2. Le meurtre de saint Lambert : les criminels cherchent à pénétrer dans la chapelle et l'un d'eux, par le toit, frappe mortellement d'un coup d'épée le saint qui est résigné à mourir

Mains la lune luisoit, si en furent corochiés, car ilh avoit sour la capelle une crois qui estoit tout dorée qui reluisoit contre la lune, si quident que chu soit une fenestre qui soit aux teux, dont la clarteit ist fours ; [II, p. 368] si dest li uns aux aultres : « Grant clarteit at là dedens qui nos ferat vergongne, je croy qu’ilh ait là dedens grant gens de grant fierteit et de grant vassellaige ; se ly conte Plandris y estoit, nos sierions tous ochis. » Et dest ly altre : « Dieu toy donst honte et annoy, tu as jà paour, nuls ne seit parleir de nostre fait. Dont venroit là Plandris ? Ilh at nos cusins puis une an ochis Gallum et Riolum, qui sieront à nuit vengiet. »
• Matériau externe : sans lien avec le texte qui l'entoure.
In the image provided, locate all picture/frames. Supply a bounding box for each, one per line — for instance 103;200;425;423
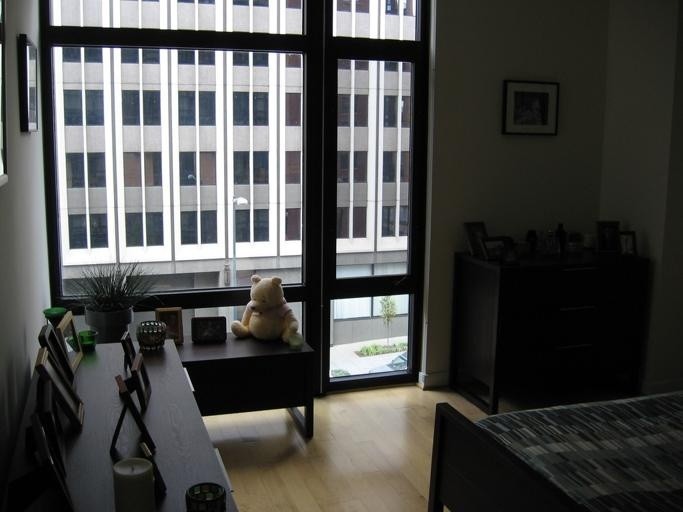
53;311;86;377
109;375;156;452
119;306;227;414
28;376;70;476
14;31;39;136
7;414;75;512
500;77;559;139
34;346;86;434
459;220;637;265
1;1;10;186
38;324;74;385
La lune brillait, ce qui les irrita, car au-dessus de la chapelle brillait aussi, face à la lune, une croix toute dorée. Ils crurent que c'était une fenêtre sur le toit qui produisait cette clarté [II, p. 368] et ils se dirent entre eux : « Il y a là-dedans une grande clarté qui nous fera grande honte ; je crois que se trouvent à l'intérieur beaucoup de gens très fiers et très haut placés ; si le comte Plandris était là, nous serions tous tués. » Et d'autres disaient : « Que Dieu te donne honte et tristesse, tu as déjà peur, personne n'est au courant de notre affaire. Pourquoi Plandris serait-il là ? C'est lui qui, il y a un an, a tué nos cousins Gallus et Rioldus, qui, cette nuit, seront vengés. »
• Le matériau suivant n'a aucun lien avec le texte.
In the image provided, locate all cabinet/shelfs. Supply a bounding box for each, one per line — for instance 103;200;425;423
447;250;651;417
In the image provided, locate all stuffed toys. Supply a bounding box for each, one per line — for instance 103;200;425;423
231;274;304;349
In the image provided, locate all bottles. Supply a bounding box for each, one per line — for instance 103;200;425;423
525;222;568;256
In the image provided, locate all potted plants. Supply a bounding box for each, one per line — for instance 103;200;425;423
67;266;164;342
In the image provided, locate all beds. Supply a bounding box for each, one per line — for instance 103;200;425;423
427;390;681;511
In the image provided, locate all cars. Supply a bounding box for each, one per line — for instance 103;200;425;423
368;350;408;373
[Les tyrans descendent à la capelle] Atant desquendirent le bois, sy mainnent les armes grant bruit. En cel capelle avait une habitacle annexeit à la capelle que j'ay volut deseur deviseir, où demoroit uns des cusins sains Lambers, enssi com uns heremite, por gardeir la capelle et les joweais, en teile manere qu'en bois de Marlangne deleis Namur est la capelle Sains-George et li hermitaige enssi annexeit à lée.

[Les criminels descendent dans la chapelle] Alors, ils descendirent à travers le bois ; leurs armes faisaient grand bruit. Annexée à cette chapelle, il y avait une maison dont j'aurais voulu parler plus haut, où un des cousins de saint Lambert habitait en ermite, pour surveiller la chapelle et ses joyaux. C'est aussi le cas dans le bois de Marlagne, près de Namur, où se trouve la chapelle Saint-Georges et un ermitage qui lui est annexé.

[Ly garde del capelle aperchuit les tyrans] Et ly heremite, qui estoit en la capelle Sains-Cosme et Sains-Damien, estoit nommeis Andoliien, qui toudis sens departir gardoit la capelle. Et quant sains Lambers venoit por dire messe, si venoit le jour devant et voloit awec li ameneir adont Pire, son capellain, sicom celle fois l'avait ameneit. En la capelle sont eaux trois sens mescompteir dormans pasieblement, fours que Andoelien ly heremite qui de longtemps avait l'usaige de ly à leveir cascon jour et oreir en la capelle ; si estoit adont leveit, si oiit adont le frinte par le bois des armes, et oiit oussi grant parlement de gens.

[Le gardien de la chapelle aperçut les criminels] L'ermite qui était dans la chapelle Saint-Côme et Saint-Damien, appelé Andolet, la gardait tout le temps, sans jamais la quitter. Et quand  il venait pour dire la messe, saint Lambert arrivait la veille et voulait toujours amener avec lui Pierre, son chapelain. C'était le cas cette fois-là. On peut donc dire, sans risque de se tromper, que  trois personnes dormaient paisiblement dans la chapelle, sauf qu'Andolet l'ermite, qui depuis longtemps avait l'habitude de se lever chaque jour et d'y prier, était debout et avait entendu le bruit des armes dans le bois et des gens qui parlaient beaucoup.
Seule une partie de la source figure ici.